■ **What needs to be done**
Turn everything from the line containing "Across the options" down to the end of the items into a numbered list, leaving out blank lines. Keep the pictures out of your answer.

:: Data supplied ::

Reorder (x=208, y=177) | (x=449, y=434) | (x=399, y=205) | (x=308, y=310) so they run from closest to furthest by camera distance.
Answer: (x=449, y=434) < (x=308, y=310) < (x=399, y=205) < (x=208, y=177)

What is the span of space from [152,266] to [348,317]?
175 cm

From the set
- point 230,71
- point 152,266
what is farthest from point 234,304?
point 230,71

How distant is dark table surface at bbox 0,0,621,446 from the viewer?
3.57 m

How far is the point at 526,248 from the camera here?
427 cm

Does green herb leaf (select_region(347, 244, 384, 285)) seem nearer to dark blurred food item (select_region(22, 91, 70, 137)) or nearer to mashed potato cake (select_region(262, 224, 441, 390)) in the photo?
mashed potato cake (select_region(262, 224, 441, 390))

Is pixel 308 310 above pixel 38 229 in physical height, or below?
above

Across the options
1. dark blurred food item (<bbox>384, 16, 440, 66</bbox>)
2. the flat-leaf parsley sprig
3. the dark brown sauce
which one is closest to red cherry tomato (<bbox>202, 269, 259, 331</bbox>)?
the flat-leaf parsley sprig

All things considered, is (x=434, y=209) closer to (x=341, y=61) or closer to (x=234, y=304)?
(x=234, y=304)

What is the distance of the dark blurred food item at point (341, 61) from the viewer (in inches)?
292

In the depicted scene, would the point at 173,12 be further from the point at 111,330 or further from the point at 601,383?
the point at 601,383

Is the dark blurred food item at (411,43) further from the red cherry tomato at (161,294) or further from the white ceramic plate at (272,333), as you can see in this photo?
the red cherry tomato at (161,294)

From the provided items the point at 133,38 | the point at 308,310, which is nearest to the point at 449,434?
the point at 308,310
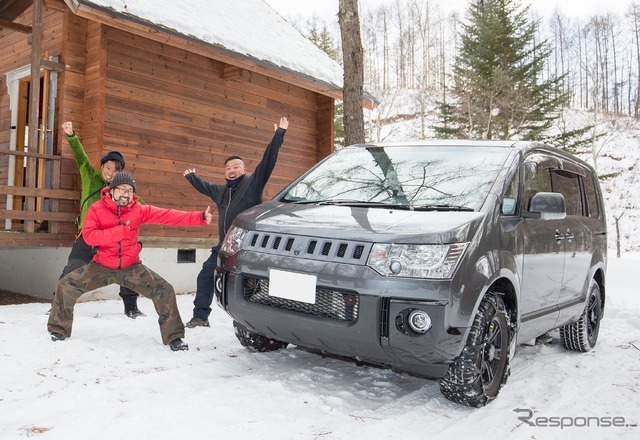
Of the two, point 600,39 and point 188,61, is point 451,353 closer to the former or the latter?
point 188,61

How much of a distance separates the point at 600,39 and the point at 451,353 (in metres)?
56.4

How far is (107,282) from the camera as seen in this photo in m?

:::

■ **Full answer**
1. Across the options
2. 1. dark blurred food item (<bbox>384, 16, 440, 66</bbox>)
3. 2. the flat-leaf parsley sprig
4. 3. the dark brown sauce
5. which one is closest to red cherry tomato (<bbox>202, 269, 259, 331</bbox>)?
6. the flat-leaf parsley sprig
7. All things considered, is (x=434, y=209) closer to (x=341, y=61) or closer to (x=234, y=304)?
8. (x=234, y=304)
9. What is the distance of the dark blurred food item at point (341, 61) from the viewer (in inches)?
10. 292
11. In the depicted scene, would the point at 173,12 be further from the point at 111,330 or further from the point at 601,383?
12. the point at 601,383
13. Is the dark blurred food item at (411,43) further from the red cherry tomato at (161,294) or further from the white ceramic plate at (272,333), as you can see in this photo?
14. the red cherry tomato at (161,294)
15. From the provided items the point at 133,38 | the point at 308,310, which is nearest to the point at 449,434?
16. the point at 308,310
17. Of the two, point 600,39 and point 188,61, is point 451,353 closer to the former or the latter?
18. point 188,61
19. How much of a distance separates the point at 600,39 and the point at 451,353 (in metres)?
20. 56.4
21. How far is (107,282) from the camera as seen in this photo in m?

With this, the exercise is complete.